National School Choice Week
by Ken Gorrell,
Weirs Times
“Resistance is futile!” Anyone familiar with the Star Trek universe will recognize that threat as coming from the Borg (and will know that for some reason, in the 24th century, it’s pronounced FEW-tile). For non-Trekkies: Borg are an evil collective race with a single queen directing billions of cybernetic warrior drones. Their goal is to assimilate other species in order to increase their own power. Under the Borg, free will, self-determination, and choice do not exist. All resistance is crushed.While the Department of Education isn’t as powerful as the Borg queen, and the leaders of the NEA and AFT unions only sometimes resemble cybernetic drones, they all work against the education choice movement, intent on crushing resistance. Thankfully, in 21st century America, resistance to the Big Education collective is not futile. Next week is National School Choice Week (24 – 30 January), a celebration of choice and the self-determination of families looking for the best educational opportunities for their children.
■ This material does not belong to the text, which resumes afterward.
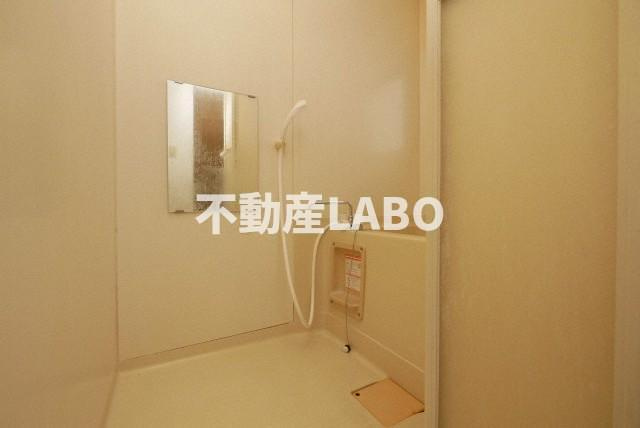 ドムス大英の浴室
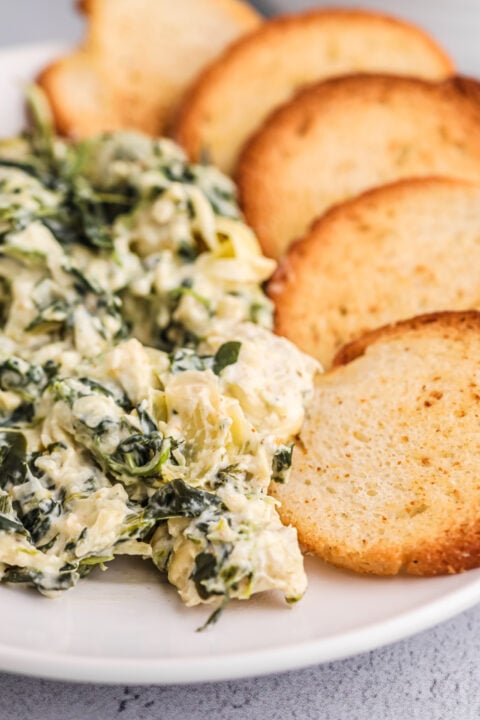 Cheesy Spinach Artichoke Dip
Choice Week is billed as a “nonpartisan, nonpolitical public awareness effort.” And it should be, since the focus is on the needs of children. Yet in 2015, of the 21 governors who issued proclamations recognizing the celebration, only one was a Democrat. In D.C. and in Concord, support for education choice is generally split along partisan lines.
A simple idea: Parents should be free to choose how their children are educated, and the education options should not be biased in favor of one method or organization. To the education collective, that statement is heresy and a threat. The individual needs of children don’t matter as much as the needs of a particular system. Power matters. To the collective, competition bred by choice is an anathema. But to parents, education isn’t a power play, and children should be at the center of the education universe. For NH’s children, competition aided by our education tax credit scholarship program provides choices…and hope.
In a 2010 New York Times op-ed, author and political scientist Charles Murray wrote: “There are millions of parents out there who don’t have enough money for private school but who have thought just as sensibly and care just as much about their children’s education as affluent people do. Let’s use the money we are already spending on education in a way that gives those parents the same kind of choice that wealthy people, liberal and conservative alike, exercise right now. That should be the beginning and the end of the argument for school choice.”
As logical and compelling as Murray’s point is, it is neither the beginning nor the end of the argument because in politics, power plays trump logic. Nowhere is that more clear than in the poor neighborhoods of Washington, D.C., just blocks from the White House. President Obama has long opposed the District’s Opportunity Scholarship Program that, since its creation under President Bush in 2004, has provided hope to hundreds of families locked into the most expensive yet most clearly failing public school system. Sadly, the funding didn’t make it into the budget deal passed in December, so parents in our nation’s capital must fight for the ability to exercise “the same kind of choice that wealthy people” – including the President – exercise now.
In NH, the usual drones remain opposed to our education tax credit scholarship program. Putting the interests of a system ahead of the people it is meant to serve, they work to keep the playing field tilted in favor of parents wealthy enough to exercise choice. On the campaign trail Sen. Ted Cruz called education choice the “civil rights issue of the 21st century.” He’s right. And in this struggle, it’s mostly the GOP standing with lower-income families who wish to exercise the same choices the rich take for granted.
Economist Stephen Moore recently wrote that “a quality education is the best anti-poverty program ever invented” and “the best path to reducing income inequality.” Choice advocates believe that parents should be the arbiters of what is best for their kids educationally; opponents think that decision should be left to the education “elite” and opportunities should be circumscribed by Zip Code.
National School Choice Week events are planned across the state. The goal is to raise public awareness of education options and to help parents exercise their options. Even if you don’t have school-aged children, this civil rights issue is worth your time and attention. As we approach Primary Day, ask those asking for your vote if they stand with children and choice.